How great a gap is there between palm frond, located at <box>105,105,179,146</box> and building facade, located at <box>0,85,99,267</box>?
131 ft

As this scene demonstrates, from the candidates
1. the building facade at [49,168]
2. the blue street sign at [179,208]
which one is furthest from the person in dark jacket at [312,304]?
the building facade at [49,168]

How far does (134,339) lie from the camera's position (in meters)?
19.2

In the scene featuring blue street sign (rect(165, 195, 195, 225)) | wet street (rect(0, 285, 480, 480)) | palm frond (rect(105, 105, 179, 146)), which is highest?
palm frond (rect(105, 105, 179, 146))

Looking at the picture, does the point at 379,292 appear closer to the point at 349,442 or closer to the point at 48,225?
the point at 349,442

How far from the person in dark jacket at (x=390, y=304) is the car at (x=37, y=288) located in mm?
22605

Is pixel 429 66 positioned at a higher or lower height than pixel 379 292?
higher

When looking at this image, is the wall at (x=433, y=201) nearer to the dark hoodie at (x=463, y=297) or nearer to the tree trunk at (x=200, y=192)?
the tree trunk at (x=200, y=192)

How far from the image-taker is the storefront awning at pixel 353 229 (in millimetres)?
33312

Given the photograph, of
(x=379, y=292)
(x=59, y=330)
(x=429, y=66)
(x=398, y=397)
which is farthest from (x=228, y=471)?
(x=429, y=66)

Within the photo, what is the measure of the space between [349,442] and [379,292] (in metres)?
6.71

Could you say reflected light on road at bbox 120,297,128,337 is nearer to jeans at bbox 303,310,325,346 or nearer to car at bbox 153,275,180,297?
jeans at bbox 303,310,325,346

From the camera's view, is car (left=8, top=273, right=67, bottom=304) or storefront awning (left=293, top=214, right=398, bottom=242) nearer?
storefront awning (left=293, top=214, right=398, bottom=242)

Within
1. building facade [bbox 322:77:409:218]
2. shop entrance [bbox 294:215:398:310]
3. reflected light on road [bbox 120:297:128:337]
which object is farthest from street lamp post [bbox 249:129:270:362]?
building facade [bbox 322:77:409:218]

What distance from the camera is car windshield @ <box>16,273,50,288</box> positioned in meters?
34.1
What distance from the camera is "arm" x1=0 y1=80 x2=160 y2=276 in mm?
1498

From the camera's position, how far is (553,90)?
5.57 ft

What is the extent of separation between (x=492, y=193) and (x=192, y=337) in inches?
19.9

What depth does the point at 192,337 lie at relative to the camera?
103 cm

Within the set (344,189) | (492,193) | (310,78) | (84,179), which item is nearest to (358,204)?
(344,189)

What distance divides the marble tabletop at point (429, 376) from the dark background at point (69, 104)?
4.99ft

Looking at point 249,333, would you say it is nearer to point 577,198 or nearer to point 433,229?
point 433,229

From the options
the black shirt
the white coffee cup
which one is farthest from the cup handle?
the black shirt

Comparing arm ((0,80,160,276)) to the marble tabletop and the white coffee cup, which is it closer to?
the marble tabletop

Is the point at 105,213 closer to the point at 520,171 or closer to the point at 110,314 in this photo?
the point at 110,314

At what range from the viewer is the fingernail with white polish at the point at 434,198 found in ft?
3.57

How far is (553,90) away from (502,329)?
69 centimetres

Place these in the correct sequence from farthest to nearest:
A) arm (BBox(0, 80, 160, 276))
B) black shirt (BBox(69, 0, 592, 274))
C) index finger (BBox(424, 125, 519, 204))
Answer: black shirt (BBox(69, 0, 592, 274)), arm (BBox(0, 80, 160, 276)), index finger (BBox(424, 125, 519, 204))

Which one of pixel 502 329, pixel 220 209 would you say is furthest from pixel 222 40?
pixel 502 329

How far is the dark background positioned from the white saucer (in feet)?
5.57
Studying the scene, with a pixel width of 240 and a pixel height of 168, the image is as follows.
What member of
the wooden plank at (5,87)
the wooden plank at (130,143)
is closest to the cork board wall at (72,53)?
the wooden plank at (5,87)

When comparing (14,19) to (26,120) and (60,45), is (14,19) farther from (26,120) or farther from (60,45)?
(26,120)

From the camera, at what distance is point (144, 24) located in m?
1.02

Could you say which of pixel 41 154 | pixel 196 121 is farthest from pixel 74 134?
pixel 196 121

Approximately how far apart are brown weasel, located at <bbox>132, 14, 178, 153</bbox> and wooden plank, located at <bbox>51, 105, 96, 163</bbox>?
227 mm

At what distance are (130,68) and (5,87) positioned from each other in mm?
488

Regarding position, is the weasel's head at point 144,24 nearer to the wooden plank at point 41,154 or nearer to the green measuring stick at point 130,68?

# The problem:
Transcribe every entry word for word.

# Final answer:
How great a gap is there between palm frond, located at <box>105,105,179,146</box> and building facade, located at <box>0,85,99,267</box>?
131 ft

As this scene demonstrates, from the candidates
1. the building facade at [49,168]
2. the blue street sign at [179,208]
which one is furthest from the person in dark jacket at [312,304]?
the building facade at [49,168]

How far does (134,339) lie from the camera's position (in meters)?
19.2

In the scene featuring blue street sign (rect(165, 195, 195, 225)) | wet street (rect(0, 285, 480, 480)) | palm frond (rect(105, 105, 179, 146)), which is highest?
palm frond (rect(105, 105, 179, 146))

Looking at the picture, does the point at 379,292 appear closer to the point at 349,442 or closer to the point at 48,225?
the point at 349,442

How far from the person in dark jacket at (x=390, y=304) is the car at (x=37, y=288) located in mm?
22605

Is pixel 429 66 positioned at a higher or lower height than pixel 379 292?
higher

When looking at this image, is the wall at (x=433, y=201) nearer to the dark hoodie at (x=463, y=297) or nearer to the tree trunk at (x=200, y=192)?
the tree trunk at (x=200, y=192)

How far from the image-taker is the storefront awning at pixel 353 229 (in millimetres)?
33312

Given the photograph, of
(x=379, y=292)
(x=59, y=330)
(x=429, y=66)
(x=398, y=397)
which is farthest from (x=228, y=471)?
(x=429, y=66)

Within the photo, what is the measure of the space between [349,442] and [379,292] (in metres)?
6.71

Could you say reflected light on road at bbox 120,297,128,337 is nearer to jeans at bbox 303,310,325,346 or nearer to car at bbox 153,275,180,297?
jeans at bbox 303,310,325,346

From the camera's view, is car (left=8, top=273, right=67, bottom=304) or storefront awning (left=293, top=214, right=398, bottom=242) nearer?
storefront awning (left=293, top=214, right=398, bottom=242)

Within
1. building facade [bbox 322:77:409:218]
2. shop entrance [bbox 294:215:398:310]
3. reflected light on road [bbox 120:297:128:337]
which object is farthest from street lamp post [bbox 249:129:270:362]?
building facade [bbox 322:77:409:218]

What distance from the camera is car windshield @ <box>16,273,50,288</box> positioned in meters?
34.1
What distance from the camera is "arm" x1=0 y1=80 x2=160 y2=276 in mm?
1498

From the camera's position, how far is (553,90)?
5.57 ft

What is the extent of separation between (x=492, y=193) and (x=192, y=337) in inches?
19.9

What depth does the point at 192,337 lie at relative to the camera?
103 cm

Within the set (344,189) | (492,193) | (310,78) | (84,179), which item is nearest to (358,204)?
(344,189)

What distance divides the marble tabletop at point (429, 376) from the dark background at point (69, 104)?
4.99ft

Looking at point 249,333, would you say it is nearer to point 577,198 or nearer to point 433,229?
point 433,229

From the options
the black shirt
the white coffee cup
which one is farthest from the cup handle?
the black shirt

Comparing arm ((0,80,160,276)) to the marble tabletop and the white coffee cup, which is it closer to?
the marble tabletop

Is the point at 105,213 closer to the point at 520,171 or closer to the point at 110,314 in this photo?
the point at 110,314

At what range from the viewer is the fingernail with white polish at the point at 434,198 found in ft?
3.57

How far is (553,90) away from (502,329)?
69 centimetres

Place these in the correct sequence from farthest to nearest:
A) arm (BBox(0, 80, 160, 276))
B) black shirt (BBox(69, 0, 592, 274))
C) index finger (BBox(424, 125, 519, 204))
Answer: black shirt (BBox(69, 0, 592, 274)), arm (BBox(0, 80, 160, 276)), index finger (BBox(424, 125, 519, 204))

Which one of pixel 502 329, pixel 220 209 would you say is furthest from pixel 222 40?
pixel 502 329

How far is the dark background positioned from the white saucer (in feet)?
5.57
Studying the scene, with a pixel width of 240 and a pixel height of 168, the image is as follows.
What member of
the wooden plank at (5,87)
the wooden plank at (130,143)
is closest to the cork board wall at (72,53)?
the wooden plank at (5,87)

When comparing (14,19) to (26,120) and (60,45), is (14,19) farther from (26,120) or farther from (60,45)?
(26,120)

From the camera, at what distance is point (144, 24) located in m?
1.02

Could you say which of pixel 41 154 | pixel 196 121 is farthest from pixel 74 134?
pixel 196 121

Approximately how far apart are brown weasel, located at <bbox>132, 14, 178, 153</bbox> and wooden plank, located at <bbox>51, 105, 96, 163</bbox>?
227 mm

At what distance are (130,68) and (5,87) positioned from each other in mm?
488

Regarding position, is the weasel's head at point 144,24 nearer to the wooden plank at point 41,154 or nearer to the green measuring stick at point 130,68?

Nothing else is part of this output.